Hello everyone. I must apologize if this topic has been discussed in great detail here but I have searched this site and a few others on the internets and need some help. I currently have a Zeiss 50mm 1.4 lens because when I jumped into the DSLR game I wanted to get a lens that would show well on the big screen (I have festival aspirations in a big, big way). I want to build on my arsenal before I shot my first short this summer. PROBLEM: Holy expensive Batman!, is Zeiss glass expensive. I cannot afford two lenses (21mm and 85mm) and have much left over to do other stuff this summer.

So I want to supplement my lens collection with affordable yet very good glass that will work with the Zeiss but most importantly carry well on a big screen. Here are some of the lenses I am looking at right now:

Sigma 30mm f/1.4 EX DC HSM
Tokina 11-16mm f/2.8 AT-X116 Pro DX Digital Zoom Lens
Canon EF 24mm f/2.8 Wide Angle Lens for Canon SLR Cameras
Canon EF 85mm f/1.8 USM Medium Telephoto Lens for Canon SLR Cameras
and maybe some macro (Canon 100mm/60mm)?

I am not going to buy all of these lenses (I wish, plus if I had that kind of green I'd just stick with the Zeiss) this is just the group I know to look at right now (based on my research). So for those of you who have been successful enough to make the festivals - will these lenses do the job? If not any recommendations? Thanks in advance for any help on this.
 
I'll say it, and if Phil UK sees the thread I'll know he'll agree haha:

Buy Rokinon or Samyang! Same lens, branded different overseas.

Extremely affordable, fast, beautiful glass. Matches Canon L quality glass for video at a fraction of the price. I own the 85mm 1.4 and it only costs $279 brand new. You're paying for glass only, not a motorized aperture or auto focus or image stabilization. Basically you turn a ring for the aperture and you can't use autofocus in video mode anyway.

For real, fantastic glass. My next lens purchases will ne the 35mm 1.4 and the soon to be released 24 1.4.
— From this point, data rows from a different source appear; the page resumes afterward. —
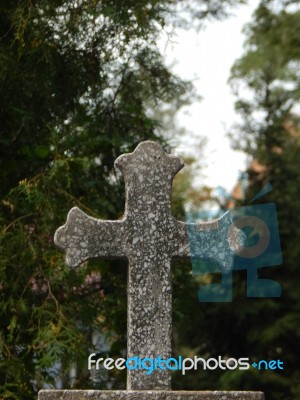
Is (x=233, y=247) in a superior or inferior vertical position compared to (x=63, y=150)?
inferior

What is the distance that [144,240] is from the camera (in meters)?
4.65

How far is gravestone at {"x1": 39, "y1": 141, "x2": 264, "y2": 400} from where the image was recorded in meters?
4.54

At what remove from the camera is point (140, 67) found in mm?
8625

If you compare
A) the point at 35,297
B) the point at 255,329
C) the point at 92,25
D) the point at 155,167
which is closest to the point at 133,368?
the point at 155,167

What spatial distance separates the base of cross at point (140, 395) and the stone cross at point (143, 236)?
0.32 meters

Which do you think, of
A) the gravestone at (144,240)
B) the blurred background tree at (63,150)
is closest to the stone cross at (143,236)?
the gravestone at (144,240)

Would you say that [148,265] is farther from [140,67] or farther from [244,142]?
[244,142]

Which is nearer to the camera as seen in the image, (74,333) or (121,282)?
(74,333)

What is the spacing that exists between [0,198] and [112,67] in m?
1.79

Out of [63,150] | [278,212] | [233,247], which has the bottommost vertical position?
[233,247]

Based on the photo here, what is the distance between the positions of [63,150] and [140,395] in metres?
3.47

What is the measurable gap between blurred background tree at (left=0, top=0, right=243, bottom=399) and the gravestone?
2.08m

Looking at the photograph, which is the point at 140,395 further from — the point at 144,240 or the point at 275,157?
the point at 275,157

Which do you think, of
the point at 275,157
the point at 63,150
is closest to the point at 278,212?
the point at 275,157
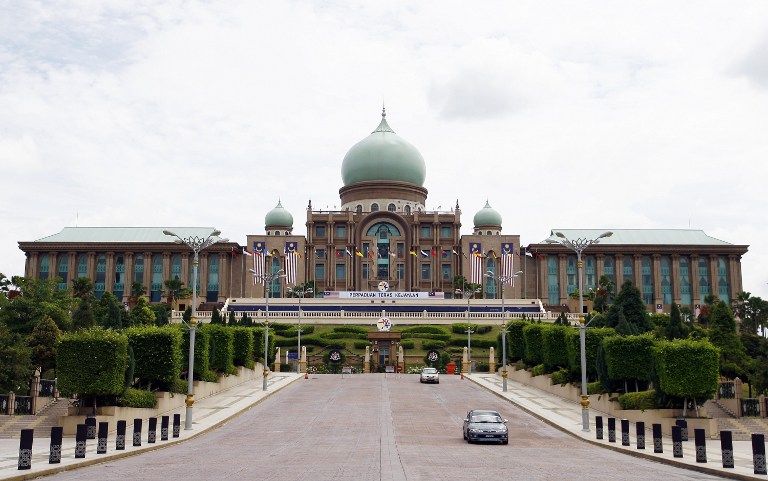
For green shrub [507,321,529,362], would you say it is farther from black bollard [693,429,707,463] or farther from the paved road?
black bollard [693,429,707,463]

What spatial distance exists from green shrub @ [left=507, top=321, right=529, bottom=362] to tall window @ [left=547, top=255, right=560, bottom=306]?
59998 mm

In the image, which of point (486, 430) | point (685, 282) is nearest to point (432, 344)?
point (486, 430)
The Tokina is great glass too. Those three are the next to buy for sure. I've projected the footage from the Rokinon on a theater screen via blu-ray and it looked great. It really stands out from the mid-range canon glass and vintage glass and a cheap Tamron 17-50 2.8 that's held me over on must-have really wides. Selling it here soon though.
 
Sweet! Thanks for the info, Paul. I did a little recon on these (and I will be doing much more) but they seem to be the solution, price, very manual (which I like), fast glass with superior optics for price. Me likey.

One thing though, I was reading about "de-clicking" these types of lenses with manual aperture rings and it makes sense actually. Did you de-click yours? Any recommendations on a good affordable place to get this service done for me? (I live on the east coast so perhaps somewhere in the Philly or New York area would help me save some buck-a-roonies).

Thanks again, Paul. I really appreciate your help.

Sam
 
Sure thing man. I haven't declicked mine and don't really plan on it. When you're going indoors to outdoors it's nice to be able to smoothly iris down, but we do a lot not multi camera stuff so the exact aperture helps us match cameras.

Not site how much it costs, but if it's expensive look into a Fader ND filter. $300, but it gives you most any of the ND you'd ever want and you can rotate for a
Smooth iris up/down feel without the DOF changing.